Problem statement ->
Answer these questions from the article on Southeast Asia's young voters:
(a) By what date does Indonesia's General Elections Commission have to announce the final results?
(b) According to the Kompas exit polls, what percentage of Gen Z voters voted for Prabowo?
(c) How many seats did the Perikatan Nasional coalition secure in Malaysia's 15th General Election?

Supplied text ->
Why Are Southeast Asia’s Young Voters Turning to Illiberal Populists?

Recent elections have upended the assumption that young people are inherently more progressive than their elders.

Why Are Southeast Asia’s Young Voters Turning to Illiberal Populists?

Workers install a traffic CCTV pole as a an LED board is seen featuring a video of Indonesian presidential candidate Prabowo Subianto, left, and his running mate Gibran Rakabuming Raka as animation characters, at the main business district in Jakarta, Indonesia, Tuesday, Feb. 6, 2024.

Credit: AP Photo/Achmad Ibrahim

On February 14, Indonesia held its long-anticipated presidential election. While the General Elections Commission has until March 20 to announce the final results, based on a preliminary quick count of the votes, Defense Minister Prabowo Subianto, a former army general, is on track to win the presidency with a significant majority of the total votes cast. A former son-in-law of the dictator Suharto, Prabowo is alleged to be responsible for war crimes committed in East Timor, as well as the disappearance of pro-democracy activists during the May 1998 riots that led to the fall of the Suharto regime. As such, his expected victory has raised fears about the future democratic health of Indonesia.

Should the final results confirm Prabowo’s victory, he will no doubt have young voters to thank. Exit polls conducted by Indonesian newspaper Kompas’ research arm found that 65.9 percent of Gen Z voters had voted for Prabowo, compared to just 43.1 percent of baby boomers. That youth voters could possibly deliver a controversial figure who has spent decades cultivating an image of a populist strongman to the presidency challenges the traditional narrative that youth voters are inherently more progressive than their elders.

However, based on previous trends across Southeast Asia, we argue these results are to be expected. In recent elections held in neighboring Malaysia and the Philippines, many young voters ended up supporting illiberal populist candidates. We argue that two factors seemingly drove young voters to do so, namely a common dissatisfaction with the status quo and the outsized role of social media. It may well be the case that similar factors helped influence Indonesia’s young voters at this month’s polls.

Youth Leading the Illiberal Turn

Malaysia’s 2022 general election and the Philippines’ 2016 and 2022 presidential elections saw more potent forms of illiberal populism emerge as viable and competitive political ideologies. In particular, it was youth voters who proved most susceptible to said ideologies, raising fears about the future health of both countries’ democracies.

As expected from the pre-election polls, Malaysia’s 15th General Election (GE15) in November 2022 resulted in a hung parliament. The progressive-leaning Pakatan Harapan (PH) coalition emerged with 82 seats, while the once long-time ruling Barisan Nasional (BN) emerged with just 30 seats. What caught analysts by surprise were the major gains made by the conservative Perikatan Nasional (PN) coalition, which secured 74 seats. The sweeping gains made by PN, particularly those of its constituent Islamist party PAS, raised concerns about the future of inter-ethnic harmony in multi-racial Malaysia given that PN, and especially PAS, espouses a toxic, exclusivist form of Malay ethno-religious nationalism.

The data ->
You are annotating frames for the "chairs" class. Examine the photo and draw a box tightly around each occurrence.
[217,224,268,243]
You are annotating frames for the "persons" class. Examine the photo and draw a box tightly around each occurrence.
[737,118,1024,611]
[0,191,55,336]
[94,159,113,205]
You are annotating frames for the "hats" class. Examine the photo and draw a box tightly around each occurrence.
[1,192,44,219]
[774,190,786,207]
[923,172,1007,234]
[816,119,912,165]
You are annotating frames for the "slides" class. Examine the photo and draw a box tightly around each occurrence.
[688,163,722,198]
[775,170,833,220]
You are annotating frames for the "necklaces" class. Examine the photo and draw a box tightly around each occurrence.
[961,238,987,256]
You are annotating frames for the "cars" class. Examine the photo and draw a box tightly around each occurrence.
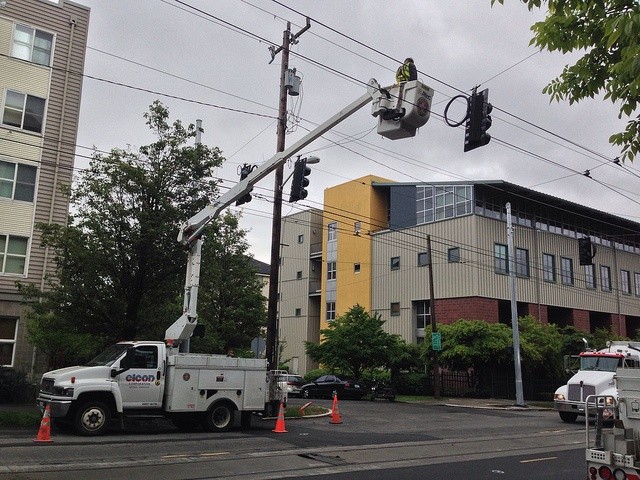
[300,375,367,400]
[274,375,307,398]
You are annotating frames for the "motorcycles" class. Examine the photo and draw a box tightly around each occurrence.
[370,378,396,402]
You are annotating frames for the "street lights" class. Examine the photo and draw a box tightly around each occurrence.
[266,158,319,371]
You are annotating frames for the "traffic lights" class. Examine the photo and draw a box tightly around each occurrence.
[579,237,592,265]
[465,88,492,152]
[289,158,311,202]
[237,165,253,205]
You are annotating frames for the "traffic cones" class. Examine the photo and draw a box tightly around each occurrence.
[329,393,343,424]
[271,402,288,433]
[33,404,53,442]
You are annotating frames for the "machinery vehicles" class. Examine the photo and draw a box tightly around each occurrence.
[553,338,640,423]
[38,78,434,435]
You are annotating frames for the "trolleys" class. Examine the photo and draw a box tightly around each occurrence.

Answer section ->
(a) March 20
(b) 65.9 percent
(c) 74 seats